# Opinions on These Two Acryl-Paintings



## max (May 30, 2015)

Hi, 

Just wanted to ask you for feedback for my two newest acryl-paintings.

Tell me if you like them.

first one is 30x60cm
second one is 20x20cm


----------



## TerryCurley (Jan 4, 2015)

Great pictures Max, and welcome to the forum.

The pictures look almost like they are done in water colors instead of acrylics, that's not so easy to do . I love the movement in the first picture. You captured the activity of the birds fantastically. 

The second picture gives me a sad feeling like a camping trip being ruined by bad weather.

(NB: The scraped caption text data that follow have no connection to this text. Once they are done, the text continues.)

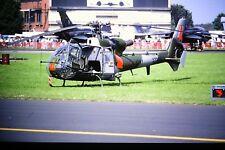 2/291 Aerospatiale Helicopter Corporation Gazelle Royal Air Force X333 SLIDE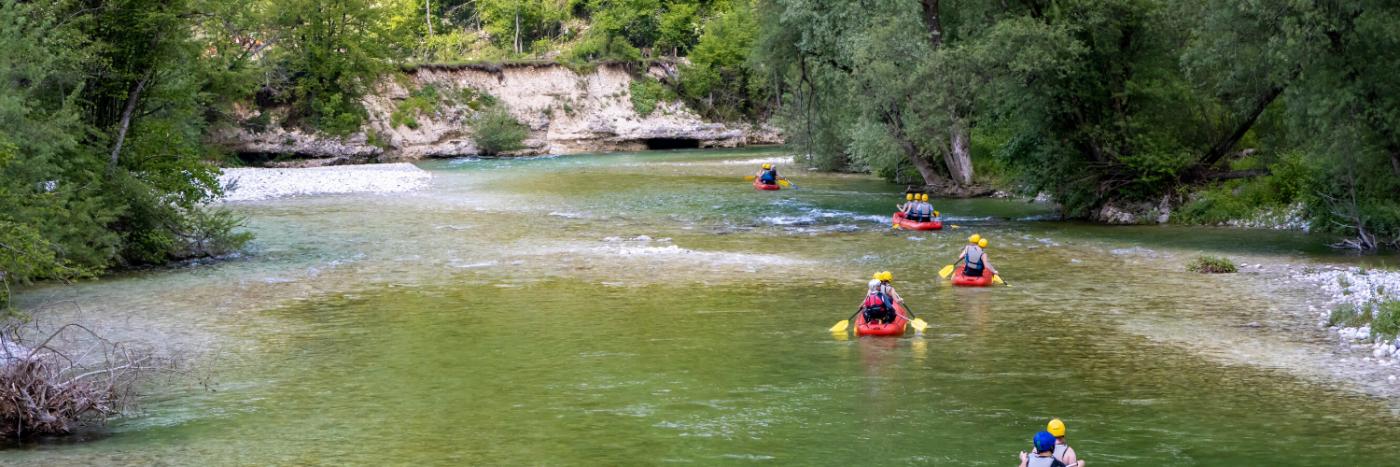 Slovenia Multi Activity Challenge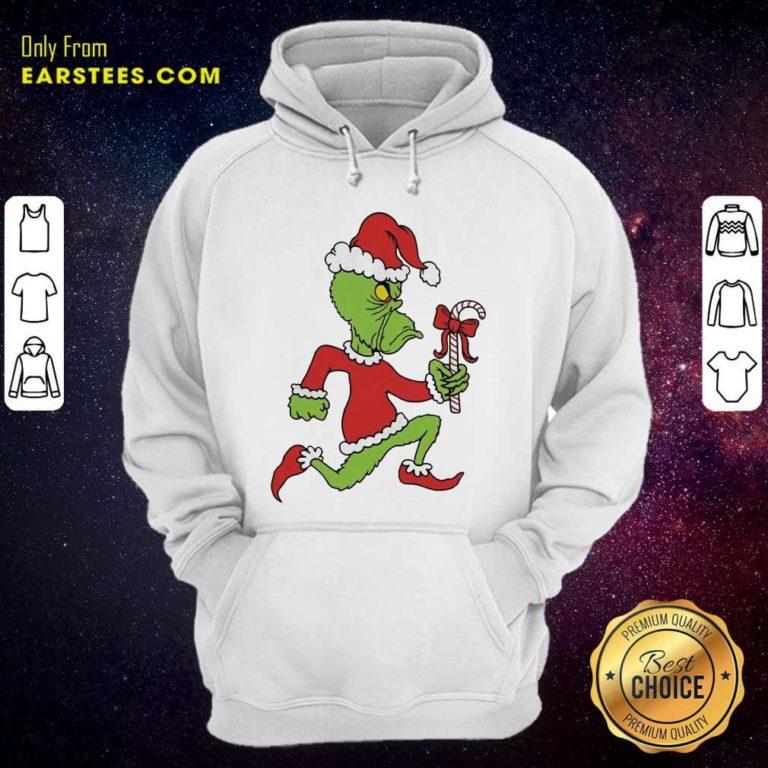 Grinch Merry Fucking Xmas Christmas Hoodie - Design By Earstees.com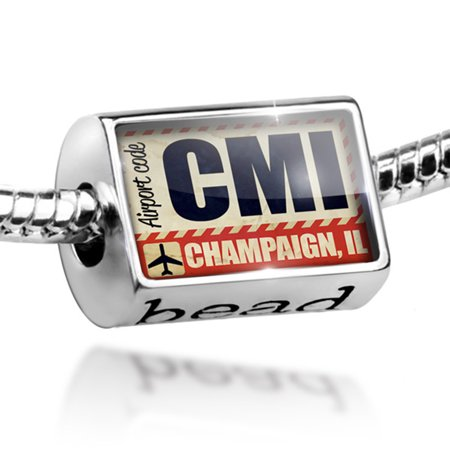 Bead Airportcode CMI Champaign, IL Charm Fits All European Bracelets ()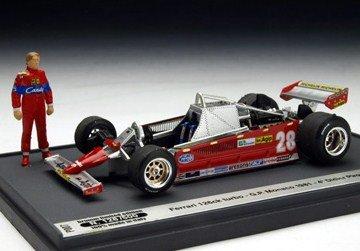 Didier pironi image 250 for Mobilia 2000 monaco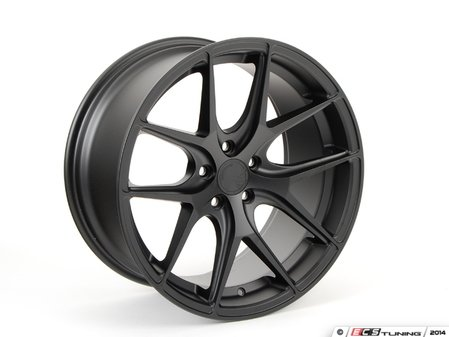 "ES#3247641 - m580raw888199KT1 - 19"" M580 Wheels - Set Of Four - Bespoke Finish (Matte Black)  - 19""x9.5"", ET25, CB66.6, 5x112, Stage 1 Bespoke Finish (Matte Black) - Avant Garde - Audi"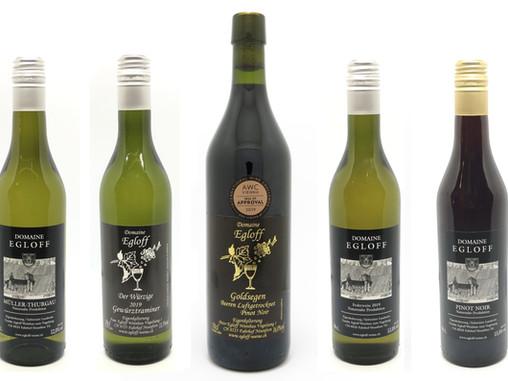 Unsere Wein-Neuheiten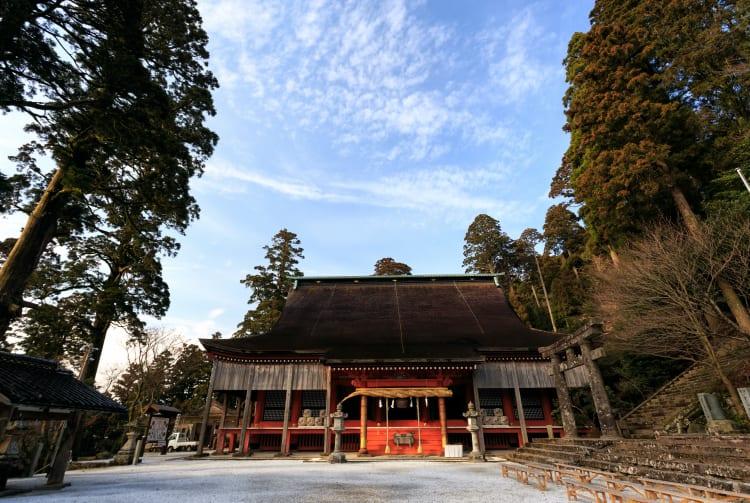 Hikosan-jingu Shrine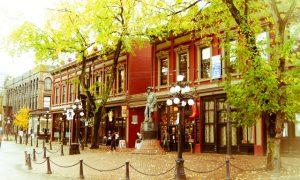 Breve historia de la breve historia de Vancouver BC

That's a good thing....invoking a feeling is the sign of a good artist.

I'm looking forward to seeing more of your work.


----------



## Susan Mulno (Apr 13, 2015)

Very nice work Max!

Welcome to the forum.


----------



## Bushcraftonfire (Apr 22, 2015)

Great work.. I especially like the treatment of the beach scene.. great brushwork! Welcome to the forum

D


----------



## leighann (May 10, 2015)

Love, love, love the first one, and I'm a super tree fanatic. I do agree they look more like watercolor, which is awesome. Those birds are just super!!!


----------



## chanda95 (Apr 6, 2011)

Welcome! I agree that these have a watercolor feel. They are SO lovely but my personal favorite is the first one. So much life and personality resonates from it. GREAT job!


----------



## Toriya (Jun 2, 2015)

I really liked the first picture. She has a mood of serenity. The only I would add more contrasting colors in the color of the road that it is not merged with the car in one white.


----------